Stored items
§

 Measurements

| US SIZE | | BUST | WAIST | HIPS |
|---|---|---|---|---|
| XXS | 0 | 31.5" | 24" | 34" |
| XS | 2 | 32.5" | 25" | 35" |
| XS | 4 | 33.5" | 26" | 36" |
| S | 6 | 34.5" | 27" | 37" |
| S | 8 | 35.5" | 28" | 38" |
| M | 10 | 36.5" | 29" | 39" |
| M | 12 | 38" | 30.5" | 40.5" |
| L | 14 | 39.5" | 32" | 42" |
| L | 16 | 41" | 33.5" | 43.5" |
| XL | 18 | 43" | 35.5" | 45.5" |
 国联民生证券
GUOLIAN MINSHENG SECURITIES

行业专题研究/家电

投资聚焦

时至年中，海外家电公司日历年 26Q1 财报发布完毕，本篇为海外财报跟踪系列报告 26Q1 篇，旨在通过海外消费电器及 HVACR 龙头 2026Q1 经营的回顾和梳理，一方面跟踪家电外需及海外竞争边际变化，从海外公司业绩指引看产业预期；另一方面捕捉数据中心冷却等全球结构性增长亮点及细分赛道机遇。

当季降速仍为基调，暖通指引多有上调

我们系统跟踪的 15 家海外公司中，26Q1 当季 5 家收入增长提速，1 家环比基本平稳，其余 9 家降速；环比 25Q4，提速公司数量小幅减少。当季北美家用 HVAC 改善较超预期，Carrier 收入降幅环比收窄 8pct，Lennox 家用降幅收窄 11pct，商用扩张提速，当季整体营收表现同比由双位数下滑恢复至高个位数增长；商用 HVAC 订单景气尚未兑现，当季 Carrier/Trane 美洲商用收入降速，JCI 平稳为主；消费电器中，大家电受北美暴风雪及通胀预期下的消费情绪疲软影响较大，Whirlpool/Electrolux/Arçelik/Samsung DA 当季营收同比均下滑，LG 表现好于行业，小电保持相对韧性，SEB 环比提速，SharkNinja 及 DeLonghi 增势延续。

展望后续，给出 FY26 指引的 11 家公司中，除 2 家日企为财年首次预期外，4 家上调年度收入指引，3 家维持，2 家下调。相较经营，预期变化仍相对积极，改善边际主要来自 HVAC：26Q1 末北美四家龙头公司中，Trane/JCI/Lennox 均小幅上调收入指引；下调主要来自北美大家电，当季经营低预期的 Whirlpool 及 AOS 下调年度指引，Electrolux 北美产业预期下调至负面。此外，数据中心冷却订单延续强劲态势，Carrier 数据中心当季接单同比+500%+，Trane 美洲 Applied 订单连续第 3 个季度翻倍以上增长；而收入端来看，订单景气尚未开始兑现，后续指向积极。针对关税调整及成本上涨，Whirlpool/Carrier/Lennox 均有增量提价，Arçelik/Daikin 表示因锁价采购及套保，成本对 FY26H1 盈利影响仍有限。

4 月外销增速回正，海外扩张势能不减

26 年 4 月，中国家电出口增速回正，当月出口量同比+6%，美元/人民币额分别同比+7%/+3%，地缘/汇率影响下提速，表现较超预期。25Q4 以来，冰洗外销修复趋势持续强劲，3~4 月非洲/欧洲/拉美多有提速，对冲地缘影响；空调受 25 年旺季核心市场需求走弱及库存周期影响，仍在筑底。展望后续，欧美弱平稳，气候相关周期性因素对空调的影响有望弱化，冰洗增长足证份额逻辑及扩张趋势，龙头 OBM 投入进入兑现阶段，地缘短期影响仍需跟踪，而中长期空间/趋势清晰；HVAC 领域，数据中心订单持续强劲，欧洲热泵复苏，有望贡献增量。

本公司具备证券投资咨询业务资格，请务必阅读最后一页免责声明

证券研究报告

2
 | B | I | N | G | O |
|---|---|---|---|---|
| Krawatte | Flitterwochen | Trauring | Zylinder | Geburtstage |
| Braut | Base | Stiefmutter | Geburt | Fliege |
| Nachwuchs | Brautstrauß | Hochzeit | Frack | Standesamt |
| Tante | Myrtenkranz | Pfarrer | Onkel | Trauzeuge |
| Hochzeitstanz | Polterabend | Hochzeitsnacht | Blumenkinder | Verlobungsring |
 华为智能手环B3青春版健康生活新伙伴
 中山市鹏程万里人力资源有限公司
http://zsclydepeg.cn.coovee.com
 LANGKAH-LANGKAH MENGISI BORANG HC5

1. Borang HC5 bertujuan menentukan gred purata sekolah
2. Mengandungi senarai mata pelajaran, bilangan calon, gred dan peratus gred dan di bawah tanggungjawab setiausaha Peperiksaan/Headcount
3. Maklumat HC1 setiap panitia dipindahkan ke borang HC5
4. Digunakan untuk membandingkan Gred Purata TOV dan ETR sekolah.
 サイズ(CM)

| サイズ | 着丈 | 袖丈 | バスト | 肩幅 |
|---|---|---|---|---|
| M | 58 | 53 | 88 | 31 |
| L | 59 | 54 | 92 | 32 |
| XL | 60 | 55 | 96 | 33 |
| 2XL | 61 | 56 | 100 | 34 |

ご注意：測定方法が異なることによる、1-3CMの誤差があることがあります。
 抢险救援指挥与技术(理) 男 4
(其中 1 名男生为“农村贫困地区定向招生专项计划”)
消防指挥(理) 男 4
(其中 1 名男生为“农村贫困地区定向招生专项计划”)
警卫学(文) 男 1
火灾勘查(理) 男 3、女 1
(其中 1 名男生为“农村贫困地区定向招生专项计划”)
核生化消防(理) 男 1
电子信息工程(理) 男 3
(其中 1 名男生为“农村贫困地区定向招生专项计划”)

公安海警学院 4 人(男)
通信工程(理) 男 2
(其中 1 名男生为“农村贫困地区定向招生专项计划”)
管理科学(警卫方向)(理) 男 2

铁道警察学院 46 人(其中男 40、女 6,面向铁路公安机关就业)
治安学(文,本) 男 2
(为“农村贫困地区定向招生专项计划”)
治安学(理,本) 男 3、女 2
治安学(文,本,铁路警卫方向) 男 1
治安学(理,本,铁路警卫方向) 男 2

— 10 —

§

Exercise brief
Please reproduce exactly the lines from the first one of the records above through the line containing "当季降速仍为基调，暖通指引多有上调", both included, and nothing else.

Result for this exercise
 Measurements

| US SIZE | | BUST | WAIST | HIPS |
|---|---|---|---|---|
| XXS | 0 | 31.5" | 24" | 34" |
| XS | 2 | 32.5" | 25" | 35" |
| XS | 4 | 33.5" | 26" | 36" |
| S | 6 | 34.5" | 27" | 37" |
| S | 8 | 35.5" | 28" | 38" |
| M | 10 | 36.5" | 29" | 39" |
| M | 12 | 38" | 30.5" | 40.5" |
| L | 14 | 39.5" | 32" | 42" |
| L | 16 | 41" | 33.5" | 43.5" |
| XL | 18 | 43" | 35.5" | 45.5" |
 国联民生证券
GUOLIAN MINSHENG SECURITIES

行业专题研究/家电

投资聚焦

时至年中，海外家电公司日历年 26Q1 财报发布完毕，本篇为海外财报跟踪系列报告 26Q1 篇，旨在通过海外消费电器及 HVACR 龙头 2026Q1 经营的回顾和梳理，一方面跟踪家电外需及海外竞争边际变化，从海外公司业绩指引看产业预期；另一方面捕捉数据中心冷却等全球结构性增长亮点及细分赛道机遇。

当季降速仍为基调，暖通指引多有上调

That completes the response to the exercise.